Sektörel Dağılımlar ve E-Ticaretin Geleceği

2023 yılında e-ticaret hacminin %51’i mal ticaretinden, %49’u ise hizmet ticaretinden oluştu. Kartlı işlem hacminin %63’ü mal ticaretine, %37’si ise hizmet ticaretine dayanıyor. En büyük payı alan sektörler ise sırasıyla 233 milyar TL ile beyaz eşya ve küçük ev aletleri, 135 milyar TL ile elektronik, ve 127 milyar TL ile giyim, ayakkabı ve aksesuar oldu. Bu dağılım, tüketici eğilimlerinin hangi sektörlere yöneldiğini açıkça gösteriyor.

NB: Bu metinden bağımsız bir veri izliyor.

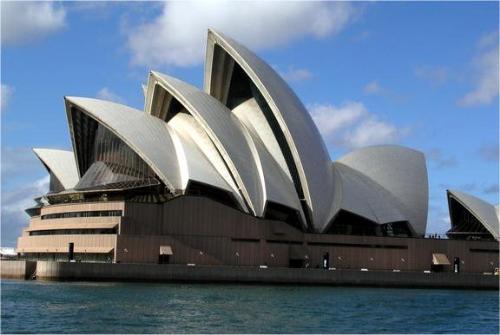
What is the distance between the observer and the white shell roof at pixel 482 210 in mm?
74000

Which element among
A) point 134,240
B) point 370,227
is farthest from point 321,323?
point 370,227

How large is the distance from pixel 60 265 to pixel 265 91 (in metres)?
22.4

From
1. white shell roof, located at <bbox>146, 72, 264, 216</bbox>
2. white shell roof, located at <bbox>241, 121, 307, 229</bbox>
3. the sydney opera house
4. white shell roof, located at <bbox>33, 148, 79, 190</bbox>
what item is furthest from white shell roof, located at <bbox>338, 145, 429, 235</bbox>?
white shell roof, located at <bbox>33, 148, 79, 190</bbox>

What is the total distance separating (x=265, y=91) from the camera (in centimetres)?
6356

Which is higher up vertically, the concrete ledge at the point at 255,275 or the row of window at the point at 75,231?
the row of window at the point at 75,231

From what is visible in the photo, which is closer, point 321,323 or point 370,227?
point 321,323

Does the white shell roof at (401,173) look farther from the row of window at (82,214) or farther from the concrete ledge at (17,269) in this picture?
the concrete ledge at (17,269)

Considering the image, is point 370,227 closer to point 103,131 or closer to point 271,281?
point 271,281

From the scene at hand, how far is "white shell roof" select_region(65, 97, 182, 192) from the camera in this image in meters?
59.1

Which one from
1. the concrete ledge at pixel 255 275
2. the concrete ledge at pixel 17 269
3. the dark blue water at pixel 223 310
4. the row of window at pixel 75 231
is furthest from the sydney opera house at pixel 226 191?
the dark blue water at pixel 223 310

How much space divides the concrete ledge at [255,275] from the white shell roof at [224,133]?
615 centimetres

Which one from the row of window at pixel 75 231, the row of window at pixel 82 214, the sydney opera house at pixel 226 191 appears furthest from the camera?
the sydney opera house at pixel 226 191

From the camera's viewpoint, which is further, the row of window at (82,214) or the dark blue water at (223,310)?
the row of window at (82,214)

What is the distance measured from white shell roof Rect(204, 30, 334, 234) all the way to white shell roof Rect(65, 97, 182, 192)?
7.96m
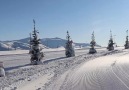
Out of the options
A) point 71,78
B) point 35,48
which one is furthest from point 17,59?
point 71,78

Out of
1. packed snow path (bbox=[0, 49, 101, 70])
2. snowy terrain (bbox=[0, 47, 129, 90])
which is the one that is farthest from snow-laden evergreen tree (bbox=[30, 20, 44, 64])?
snowy terrain (bbox=[0, 47, 129, 90])

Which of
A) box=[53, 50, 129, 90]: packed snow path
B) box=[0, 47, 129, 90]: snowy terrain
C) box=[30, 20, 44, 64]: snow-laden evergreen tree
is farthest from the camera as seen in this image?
box=[30, 20, 44, 64]: snow-laden evergreen tree

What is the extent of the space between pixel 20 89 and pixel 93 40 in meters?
76.3

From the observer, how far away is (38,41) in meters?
48.8

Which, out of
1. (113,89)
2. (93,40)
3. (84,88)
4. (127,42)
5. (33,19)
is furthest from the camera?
(127,42)

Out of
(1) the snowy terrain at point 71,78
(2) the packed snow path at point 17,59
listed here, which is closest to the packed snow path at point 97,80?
(1) the snowy terrain at point 71,78

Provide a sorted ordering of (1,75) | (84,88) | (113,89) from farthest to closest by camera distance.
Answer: (1,75) → (84,88) → (113,89)

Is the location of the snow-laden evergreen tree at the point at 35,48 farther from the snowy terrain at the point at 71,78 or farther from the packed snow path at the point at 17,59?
the snowy terrain at the point at 71,78

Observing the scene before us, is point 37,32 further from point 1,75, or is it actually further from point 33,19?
point 1,75

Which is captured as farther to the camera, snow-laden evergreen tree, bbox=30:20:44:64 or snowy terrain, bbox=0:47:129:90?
snow-laden evergreen tree, bbox=30:20:44:64

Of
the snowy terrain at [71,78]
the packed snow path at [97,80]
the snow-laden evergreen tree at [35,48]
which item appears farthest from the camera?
the snow-laden evergreen tree at [35,48]

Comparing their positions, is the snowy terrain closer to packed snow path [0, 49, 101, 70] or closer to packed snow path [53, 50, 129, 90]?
packed snow path [53, 50, 129, 90]

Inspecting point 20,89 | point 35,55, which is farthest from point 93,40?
point 20,89

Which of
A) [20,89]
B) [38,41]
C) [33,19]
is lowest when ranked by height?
[20,89]
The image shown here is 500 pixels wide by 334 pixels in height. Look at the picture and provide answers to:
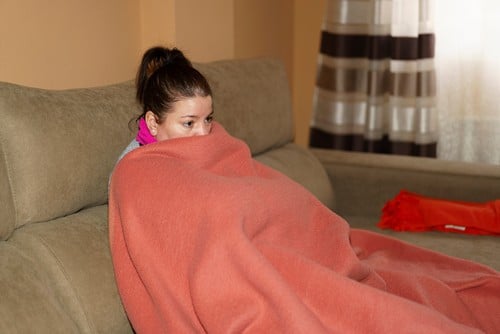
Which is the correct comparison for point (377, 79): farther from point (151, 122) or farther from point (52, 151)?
point (52, 151)

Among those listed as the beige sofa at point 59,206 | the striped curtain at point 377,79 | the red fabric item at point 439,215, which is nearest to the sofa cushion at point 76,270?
the beige sofa at point 59,206

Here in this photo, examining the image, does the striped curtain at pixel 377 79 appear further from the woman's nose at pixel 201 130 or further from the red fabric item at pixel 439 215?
the woman's nose at pixel 201 130

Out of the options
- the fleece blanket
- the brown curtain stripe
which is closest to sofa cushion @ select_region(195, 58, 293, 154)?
the fleece blanket

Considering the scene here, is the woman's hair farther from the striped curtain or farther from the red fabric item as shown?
the striped curtain

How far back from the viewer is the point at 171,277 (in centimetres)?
159

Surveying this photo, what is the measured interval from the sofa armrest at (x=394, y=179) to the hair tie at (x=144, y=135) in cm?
122

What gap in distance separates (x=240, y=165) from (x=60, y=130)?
465 mm

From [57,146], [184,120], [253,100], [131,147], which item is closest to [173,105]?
[184,120]

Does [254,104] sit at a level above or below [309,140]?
above

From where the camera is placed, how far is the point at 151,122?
6.08 feet

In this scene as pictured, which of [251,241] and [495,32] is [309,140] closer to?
[495,32]

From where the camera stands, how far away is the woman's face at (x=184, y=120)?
1.80 m

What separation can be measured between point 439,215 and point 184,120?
1.20 m

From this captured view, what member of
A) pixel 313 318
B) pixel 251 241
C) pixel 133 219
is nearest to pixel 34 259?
pixel 133 219
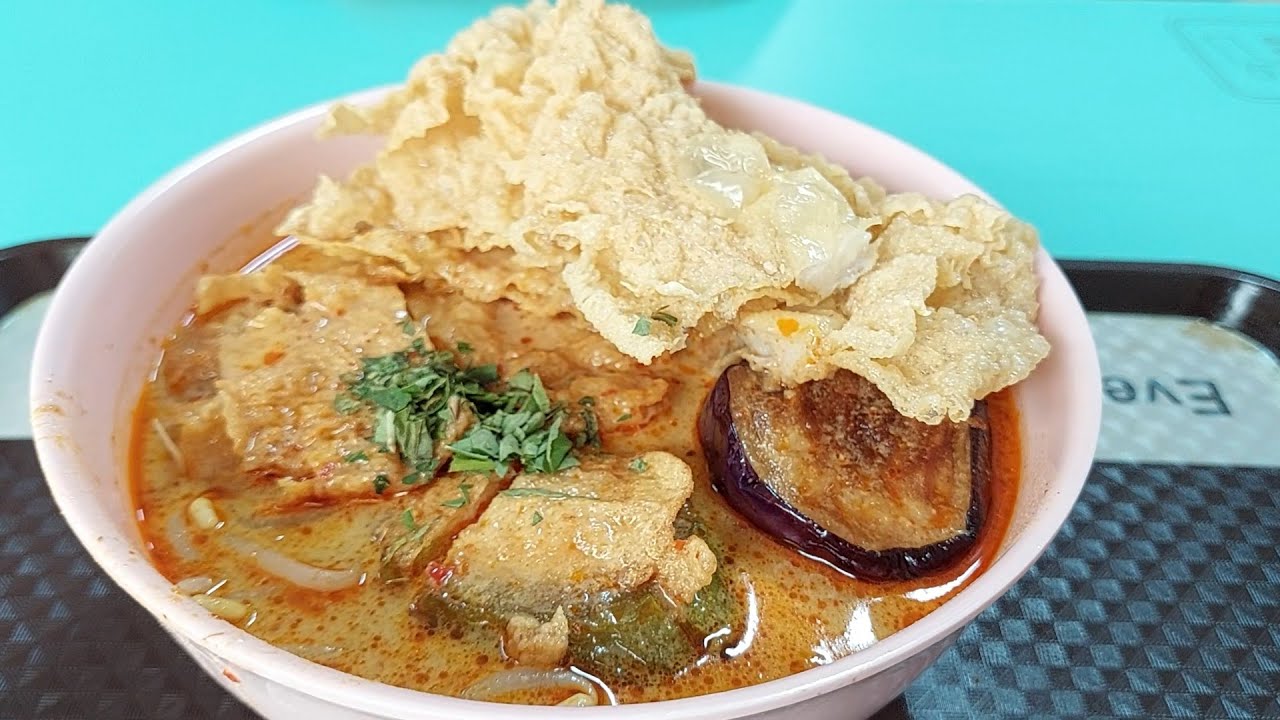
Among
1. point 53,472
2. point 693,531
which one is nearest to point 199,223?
point 53,472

Ticaretin geleceğinde, her geçen gün daha fazla dijitalleşen ve tüketici odaklı bir yaklaşım benimseyen işletmeler başarıya ulaşacak. 2024 yılı için e-ticaret hacminin 3,4 trilyon TL’ye ulaşacağı tahmini, dijital dönüşümün ne kadar hızlı ilerlediğini gözler önüne seriyor.

Bölgesel Uyum ve İstanbul’un Liderliği

Bakanlık tarafından geliştirilen e-ticarete uyum endeksi, İstanbul’un bu alandaki liderliğini göstermektedir. E-ticarete uyumu en yüksek olan diğer iller ise Kayseri, Çorum, İzmir ve Kocaeli olarak sıralandı. Bu sıralama, il bazında e-ticaretin ekonomik katkısının ne kadar önemli olduğunu gösteriyor. İstanbul, hem e-ticaret satışlarının gayrisafi yurtiçi hasılaya oranı hem de e-ticaret faaliyetinde bulunan işletme sayısı ile lider durumda.

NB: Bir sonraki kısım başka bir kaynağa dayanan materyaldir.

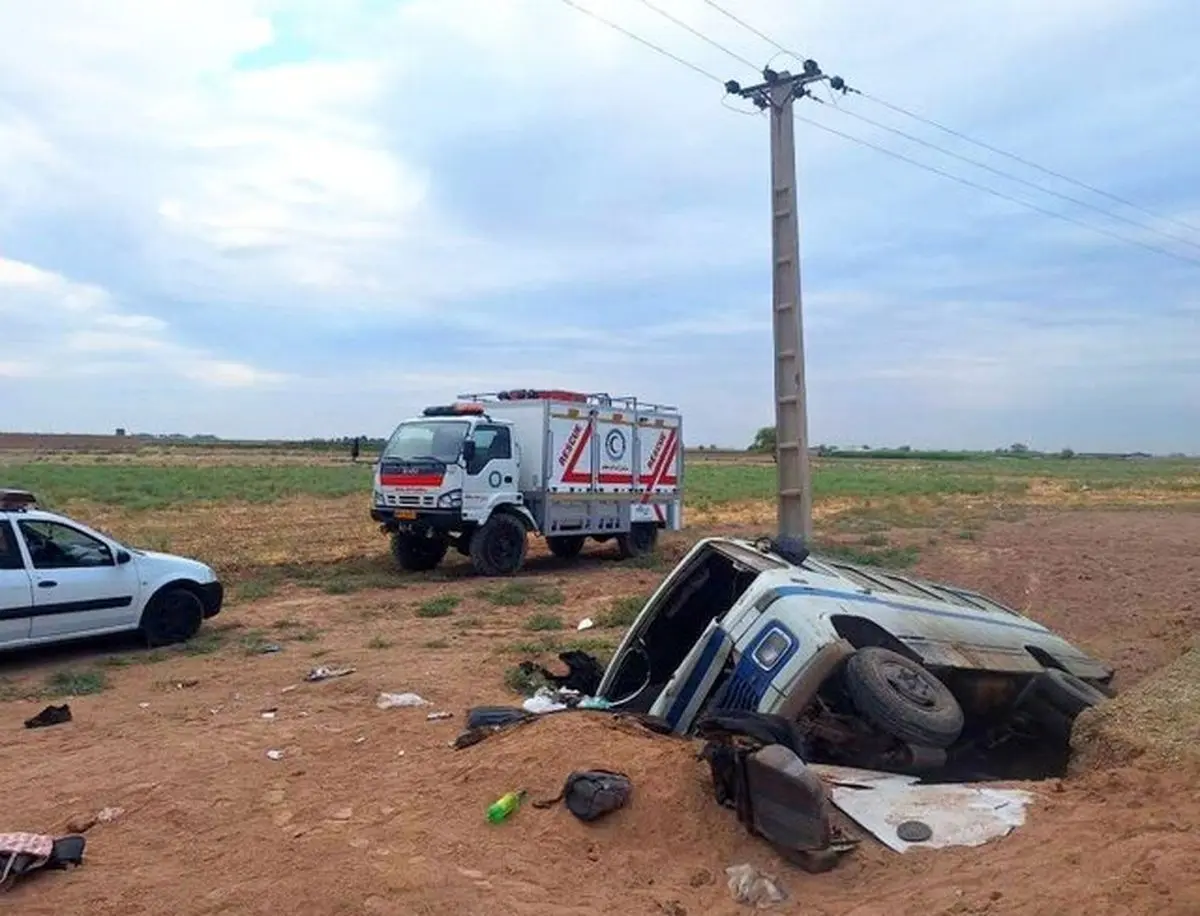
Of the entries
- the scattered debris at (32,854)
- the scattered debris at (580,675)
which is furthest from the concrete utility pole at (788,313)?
the scattered debris at (32,854)

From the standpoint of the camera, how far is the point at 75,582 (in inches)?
418

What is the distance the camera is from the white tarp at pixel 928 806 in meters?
4.95

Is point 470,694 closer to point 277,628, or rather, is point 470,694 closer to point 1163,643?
point 277,628

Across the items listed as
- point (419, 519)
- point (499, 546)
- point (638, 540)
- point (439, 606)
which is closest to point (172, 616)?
point (439, 606)

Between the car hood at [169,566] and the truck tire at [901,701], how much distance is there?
803 cm

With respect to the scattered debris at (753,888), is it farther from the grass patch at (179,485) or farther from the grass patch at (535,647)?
the grass patch at (179,485)

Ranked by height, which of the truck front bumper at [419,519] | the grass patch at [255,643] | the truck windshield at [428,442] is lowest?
the grass patch at [255,643]

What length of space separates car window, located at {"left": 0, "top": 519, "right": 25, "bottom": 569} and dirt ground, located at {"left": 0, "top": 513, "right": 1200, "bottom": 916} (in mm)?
1566

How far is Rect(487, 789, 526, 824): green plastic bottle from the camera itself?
537 cm

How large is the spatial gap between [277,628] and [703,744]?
8262 millimetres

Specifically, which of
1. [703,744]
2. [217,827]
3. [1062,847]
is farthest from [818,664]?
[217,827]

Sonuç: E-Ticaretin Geleceğine Hazırlık

E-ticaret, Türkiye’nin ticari yapısında giderek daha önemli bir rol oynuyor ve bu büyüme trendi hız kesmeden devam edecek. Ancak, işletmelerin bu büyümeden faydalanmak için sadece pazar yerlerine bağımlı kalmaması gerekiyor. Kendi web siteleri ve mobil uygulamaları üzerinden çoklu kanallara yönelmek, dijital ticaretin geleceğinde hayatta kalmanın ve başarılı olmanın anahtarı olacaktır. E-ticaretin Türkiye’deki hacmi büyümeye devam ederken, bu dinamik yapıda yer almak isteyen işletmelerin stratejik olarak esnek, yenilikçi ve çok kanallı bir yaklaşım benimsemeleri gerekiyor.